My sister is exactly like your brother and I'm the inroverted, reserved one except in my situation I don't want people talking to me and they end up doing the complete opposite


----------



## JimmyDeansRetartedCousin (Nov 28, 2009)

^What everyone else said about giving off a vibe of uncertainty/aloofness is probably on the button, practice your greetings, work on building your self esteem etc, try and be in the moment & dictate your own reality.


Good luck!


----------



## Aly (Nov 30, 2010)

Thanks for replying everyone, but i'm kind of confused on how i'm supposed to change myself. Like my body language. I don't know what normal body language is, i'm always tense and i've gotten told how I look like i'm scared all of the time and how I look like I don't have confidence. I don't know how to change any of that.


----------



## TaraR16 (Jan 24, 2012)

I have a similar problem.

Having SA, makes me more introspective, so I spend a lot of time lost in my own thoughts.


People generally don't like to interrupt you if you seem distracted or broody, trust me I know.

My only advice is to try to take sometime out of your train of thought/personal soliloquies and try to notice the people around you (make eye contact from time to time etc).

Good luck!


----------



## MGPElectricGuitar (Jan 7, 2012)

Aly said:


> Thanks for replying everyone, but i'm kind of confused on how i'm supposed to change myself. Like my body language. I don't know what normal body language is, i'm always tense and i've gotten told how I look like i'm scared all of the time and how I look like I don't have confidence. I don't know how to change any of that.
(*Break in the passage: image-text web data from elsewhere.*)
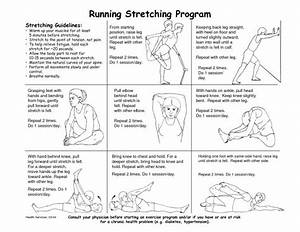 27 Best Images About Stretching Pre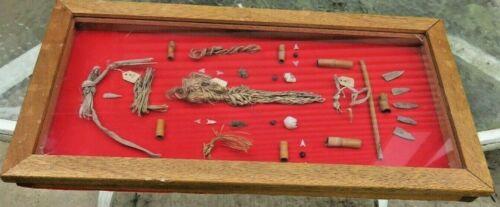 36 Anasazi Hohokam Frame 1000 A.D.  Native American Rock shelter Perishables
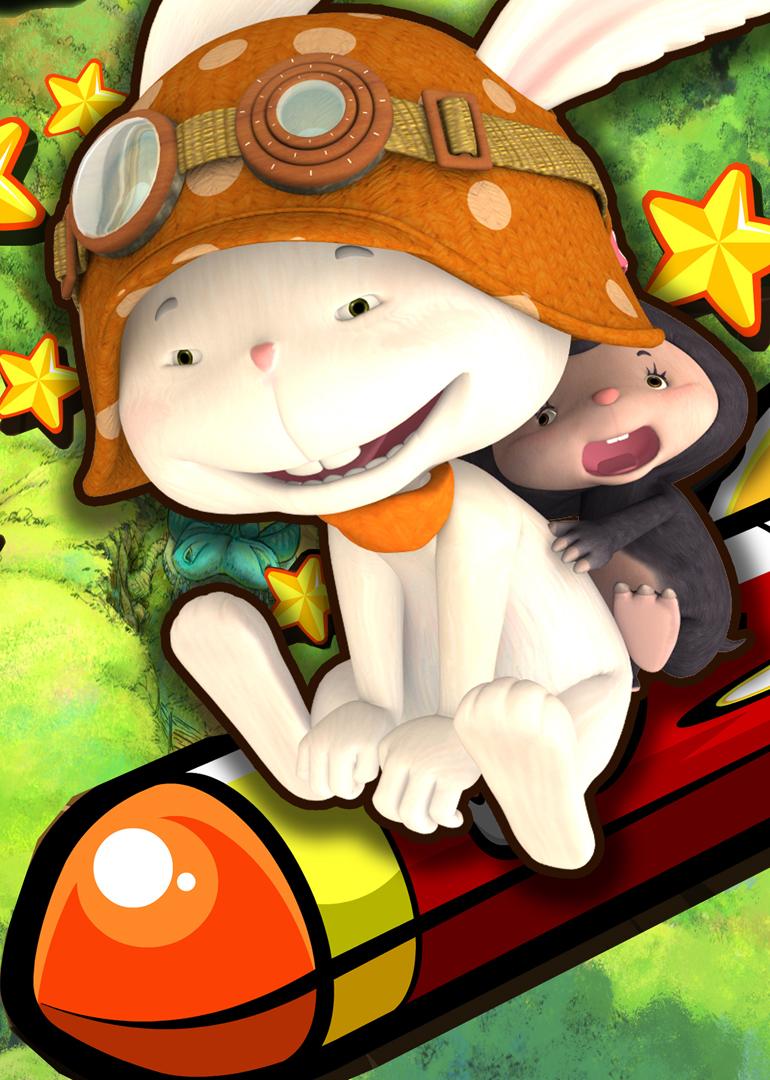 彩泥手工制作动物小兔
I have downloaded an audiobook a couple of months back, I found out that body language is also linked with your thoughts.

For example;

If you slouch when sitting, your mind thinks that you are depressed - So you feel depressed and you look depressed.
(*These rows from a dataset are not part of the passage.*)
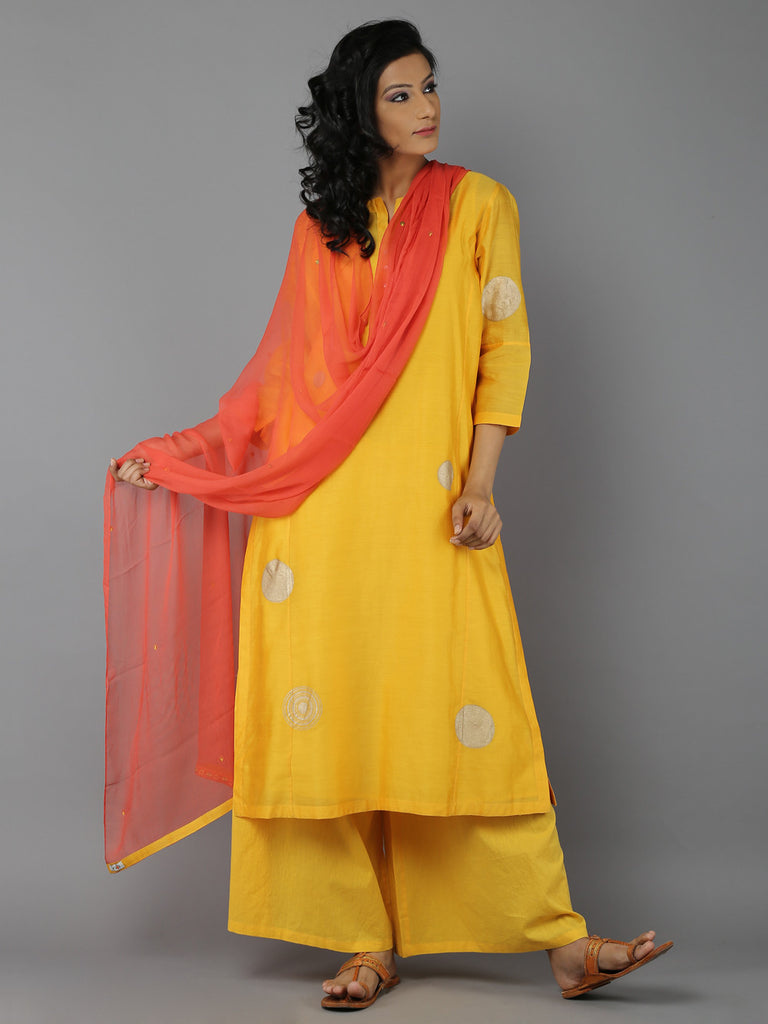 Yellow Orange Suit - Set of 3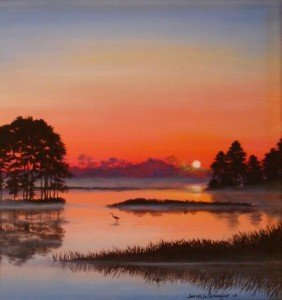 Chincoteague National Wildlife Refuge Painting - Sarah Grangier
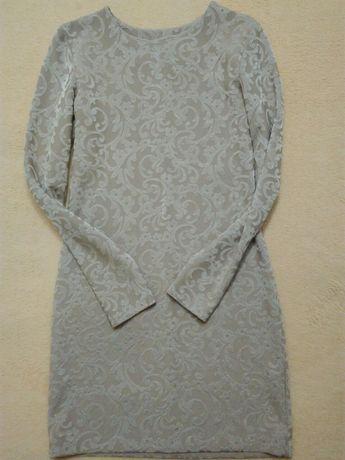 Платье, платьице размер S практически новое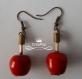 Boucles d'oreille pommes d'amour rouge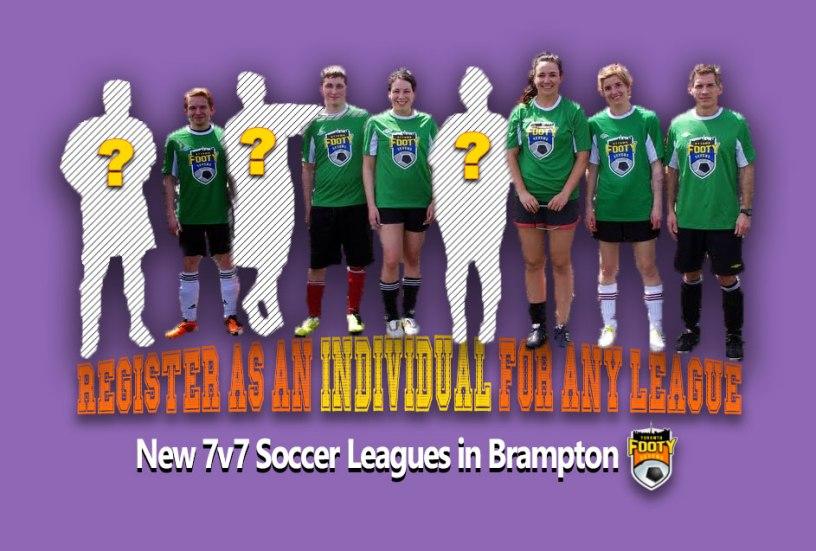 Individual registration for Brampton Soccer Leagues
If you always sit properly with a good posture, your mind is going to think your happy and confident and this is how you will look.

Onto thoughts;

On the same audiobook the guy presenting gave the audience a challenge. (It was a seminar sort of thing) This challenge was to think positivly for 10 minutes without thiking a negative thought. Now if they reached that goal they had to reach 10 hours, If they reached that - 10 days etc.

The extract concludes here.